今中慎二が引退セレモニーで最後の“快速球”(2002年3月23日)

今中慎二が引退セレモニーで最後の“快速球”(2002年3月23日)


背番号「14」に身を包んだ今中氏は、谷を相手に最後のピッチングを披露した

 プロ野球の歴史の中から、日付にこだわってその日に何があったのか紹介していく。今回は2002年3月23日だ。

 この日行われた中日対オリックスのオープン戦(ナゴヤドーム)前に、前年限りで引退した今中慎二氏の引退セレモニーが行われた。1万8000人の観衆から「今中! 今中!」の大きな声援が送られ、あらためて91勝をマークした左腕へのファンの愛情の念の強さを知らされた。

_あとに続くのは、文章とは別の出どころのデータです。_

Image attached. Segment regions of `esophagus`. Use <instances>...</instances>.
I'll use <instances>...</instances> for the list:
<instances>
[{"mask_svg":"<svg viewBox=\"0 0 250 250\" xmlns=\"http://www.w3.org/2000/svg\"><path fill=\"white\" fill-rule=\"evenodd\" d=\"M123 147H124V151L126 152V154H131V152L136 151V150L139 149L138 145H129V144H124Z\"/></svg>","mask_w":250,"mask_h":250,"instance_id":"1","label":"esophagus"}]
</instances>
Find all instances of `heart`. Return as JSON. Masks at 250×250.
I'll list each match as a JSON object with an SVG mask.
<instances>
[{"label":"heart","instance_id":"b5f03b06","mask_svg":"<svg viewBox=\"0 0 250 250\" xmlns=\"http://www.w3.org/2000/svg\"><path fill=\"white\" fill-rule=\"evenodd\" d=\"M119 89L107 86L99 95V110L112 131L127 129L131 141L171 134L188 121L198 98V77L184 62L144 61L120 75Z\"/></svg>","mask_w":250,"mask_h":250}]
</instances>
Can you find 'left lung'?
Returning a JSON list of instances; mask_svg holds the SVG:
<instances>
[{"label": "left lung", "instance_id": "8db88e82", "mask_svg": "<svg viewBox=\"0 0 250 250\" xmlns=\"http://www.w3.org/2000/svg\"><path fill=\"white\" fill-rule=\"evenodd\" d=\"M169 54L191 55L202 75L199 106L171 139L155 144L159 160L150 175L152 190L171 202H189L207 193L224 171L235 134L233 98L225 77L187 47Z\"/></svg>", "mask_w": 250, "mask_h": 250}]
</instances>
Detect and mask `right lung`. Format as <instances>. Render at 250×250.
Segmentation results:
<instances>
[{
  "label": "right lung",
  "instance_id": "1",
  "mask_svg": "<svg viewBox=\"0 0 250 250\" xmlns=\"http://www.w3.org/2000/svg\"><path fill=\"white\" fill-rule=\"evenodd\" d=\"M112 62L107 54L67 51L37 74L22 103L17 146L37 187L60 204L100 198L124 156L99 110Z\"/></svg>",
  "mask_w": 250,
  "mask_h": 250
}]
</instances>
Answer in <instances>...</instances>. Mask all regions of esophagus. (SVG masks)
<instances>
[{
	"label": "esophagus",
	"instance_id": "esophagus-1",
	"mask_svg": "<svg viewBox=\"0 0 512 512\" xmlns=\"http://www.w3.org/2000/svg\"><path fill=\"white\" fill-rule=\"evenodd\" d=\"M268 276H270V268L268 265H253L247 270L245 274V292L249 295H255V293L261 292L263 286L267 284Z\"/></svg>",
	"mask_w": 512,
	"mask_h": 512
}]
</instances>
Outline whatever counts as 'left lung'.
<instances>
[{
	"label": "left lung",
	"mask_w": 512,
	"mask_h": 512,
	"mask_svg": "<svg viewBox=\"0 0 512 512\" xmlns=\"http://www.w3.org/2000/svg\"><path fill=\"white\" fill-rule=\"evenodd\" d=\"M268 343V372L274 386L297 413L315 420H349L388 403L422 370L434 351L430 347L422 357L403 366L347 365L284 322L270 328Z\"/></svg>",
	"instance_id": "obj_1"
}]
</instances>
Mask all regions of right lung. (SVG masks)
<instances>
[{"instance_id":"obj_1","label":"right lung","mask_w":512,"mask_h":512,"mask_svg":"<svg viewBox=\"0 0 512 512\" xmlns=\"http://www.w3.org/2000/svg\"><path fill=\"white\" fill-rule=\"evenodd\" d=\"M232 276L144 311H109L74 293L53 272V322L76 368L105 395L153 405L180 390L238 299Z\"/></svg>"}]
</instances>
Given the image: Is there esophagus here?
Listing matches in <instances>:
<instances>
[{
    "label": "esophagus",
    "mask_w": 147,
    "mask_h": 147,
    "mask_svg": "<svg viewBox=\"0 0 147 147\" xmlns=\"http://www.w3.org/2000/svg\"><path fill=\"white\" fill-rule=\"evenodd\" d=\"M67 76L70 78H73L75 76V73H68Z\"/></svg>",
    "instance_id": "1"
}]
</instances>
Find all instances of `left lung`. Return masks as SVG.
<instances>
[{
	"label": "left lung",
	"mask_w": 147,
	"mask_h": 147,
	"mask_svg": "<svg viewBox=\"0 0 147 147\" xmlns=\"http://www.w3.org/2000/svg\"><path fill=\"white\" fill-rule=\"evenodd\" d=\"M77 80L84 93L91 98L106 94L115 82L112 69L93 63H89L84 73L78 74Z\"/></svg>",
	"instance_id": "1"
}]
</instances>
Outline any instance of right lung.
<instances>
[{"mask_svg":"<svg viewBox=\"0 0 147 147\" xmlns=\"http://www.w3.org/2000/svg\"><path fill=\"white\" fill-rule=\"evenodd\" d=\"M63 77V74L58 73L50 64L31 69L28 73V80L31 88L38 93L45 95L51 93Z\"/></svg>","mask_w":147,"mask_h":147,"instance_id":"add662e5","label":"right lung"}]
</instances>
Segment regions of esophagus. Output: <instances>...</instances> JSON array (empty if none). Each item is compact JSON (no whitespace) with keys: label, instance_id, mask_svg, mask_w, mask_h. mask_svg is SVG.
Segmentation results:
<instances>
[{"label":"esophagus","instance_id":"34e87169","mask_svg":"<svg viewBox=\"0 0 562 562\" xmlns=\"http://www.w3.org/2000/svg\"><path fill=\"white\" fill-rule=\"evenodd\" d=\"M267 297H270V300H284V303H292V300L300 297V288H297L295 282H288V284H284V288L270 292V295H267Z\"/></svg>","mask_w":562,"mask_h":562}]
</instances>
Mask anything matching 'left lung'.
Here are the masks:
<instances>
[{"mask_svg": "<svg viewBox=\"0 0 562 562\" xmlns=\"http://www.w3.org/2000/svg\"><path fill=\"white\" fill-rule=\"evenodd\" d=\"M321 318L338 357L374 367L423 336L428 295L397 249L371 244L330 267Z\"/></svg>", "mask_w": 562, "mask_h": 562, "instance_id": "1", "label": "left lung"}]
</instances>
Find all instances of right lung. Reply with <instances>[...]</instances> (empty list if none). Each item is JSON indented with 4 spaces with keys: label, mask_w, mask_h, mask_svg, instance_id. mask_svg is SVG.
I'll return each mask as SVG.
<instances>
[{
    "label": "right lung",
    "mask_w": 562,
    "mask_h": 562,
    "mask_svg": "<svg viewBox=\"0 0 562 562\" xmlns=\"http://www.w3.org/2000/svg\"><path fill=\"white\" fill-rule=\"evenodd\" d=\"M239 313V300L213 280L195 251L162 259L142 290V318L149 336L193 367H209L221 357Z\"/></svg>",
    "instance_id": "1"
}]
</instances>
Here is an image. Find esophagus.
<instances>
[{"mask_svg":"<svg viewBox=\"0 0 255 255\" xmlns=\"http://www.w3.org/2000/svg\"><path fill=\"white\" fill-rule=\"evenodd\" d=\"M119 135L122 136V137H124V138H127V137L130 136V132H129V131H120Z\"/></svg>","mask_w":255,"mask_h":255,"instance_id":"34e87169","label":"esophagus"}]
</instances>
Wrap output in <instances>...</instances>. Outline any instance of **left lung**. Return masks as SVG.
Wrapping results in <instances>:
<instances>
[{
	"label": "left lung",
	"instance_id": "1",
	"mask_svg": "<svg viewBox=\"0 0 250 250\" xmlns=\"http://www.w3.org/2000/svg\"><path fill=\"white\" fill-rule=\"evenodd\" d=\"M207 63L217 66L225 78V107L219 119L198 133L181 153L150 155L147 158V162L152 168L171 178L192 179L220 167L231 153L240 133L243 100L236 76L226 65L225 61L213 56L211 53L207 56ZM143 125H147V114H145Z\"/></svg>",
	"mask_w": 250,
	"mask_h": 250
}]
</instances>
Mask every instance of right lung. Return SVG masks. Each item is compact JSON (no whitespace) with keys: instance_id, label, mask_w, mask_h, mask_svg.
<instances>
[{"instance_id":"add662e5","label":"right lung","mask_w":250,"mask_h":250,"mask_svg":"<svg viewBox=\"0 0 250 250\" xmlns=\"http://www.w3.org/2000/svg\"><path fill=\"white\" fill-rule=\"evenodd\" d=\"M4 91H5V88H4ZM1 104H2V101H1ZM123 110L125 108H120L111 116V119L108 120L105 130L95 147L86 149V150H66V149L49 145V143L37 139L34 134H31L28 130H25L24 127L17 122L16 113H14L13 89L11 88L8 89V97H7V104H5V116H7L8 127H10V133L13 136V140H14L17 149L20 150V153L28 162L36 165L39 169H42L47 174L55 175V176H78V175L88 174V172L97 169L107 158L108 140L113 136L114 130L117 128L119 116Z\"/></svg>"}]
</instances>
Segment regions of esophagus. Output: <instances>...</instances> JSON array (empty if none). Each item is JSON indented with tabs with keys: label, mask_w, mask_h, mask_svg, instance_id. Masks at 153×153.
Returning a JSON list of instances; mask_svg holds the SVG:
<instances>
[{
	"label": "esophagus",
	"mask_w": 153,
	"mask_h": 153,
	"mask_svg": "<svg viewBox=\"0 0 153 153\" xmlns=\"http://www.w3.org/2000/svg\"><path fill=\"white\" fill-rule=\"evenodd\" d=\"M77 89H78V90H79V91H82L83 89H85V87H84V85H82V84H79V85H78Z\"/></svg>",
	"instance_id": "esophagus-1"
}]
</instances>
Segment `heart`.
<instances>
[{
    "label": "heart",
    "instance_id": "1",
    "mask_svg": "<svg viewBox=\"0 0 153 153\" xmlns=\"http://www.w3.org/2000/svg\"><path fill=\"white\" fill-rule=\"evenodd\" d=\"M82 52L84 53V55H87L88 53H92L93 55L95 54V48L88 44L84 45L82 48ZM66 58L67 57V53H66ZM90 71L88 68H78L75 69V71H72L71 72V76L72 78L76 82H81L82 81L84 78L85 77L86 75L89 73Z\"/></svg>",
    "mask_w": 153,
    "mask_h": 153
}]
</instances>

 長男から花束を贈られたあと、始球式に臨んだ今中氏。打席に立った谷佳知に対してすべてストレートで攻め、4球目のMAX110キロの高めのボール球で空振り三振に打ち取った。あくまで高めの快速球にこだわり続けた左腕らしい野球人生のラストボールだった。

 17勝を挙げて最多勝投手となった1993年には249回を投げて247奪三振。イニング数も最多、奪三振も最多というパーフェクトな最多勝だった。89年の入団で88年のVは知らず、99年のVのときはわずか5試合の登板。優勝とは縁の薄かった元エースだが、ドラゴンズ史上に大きな足跡を残した投手だった。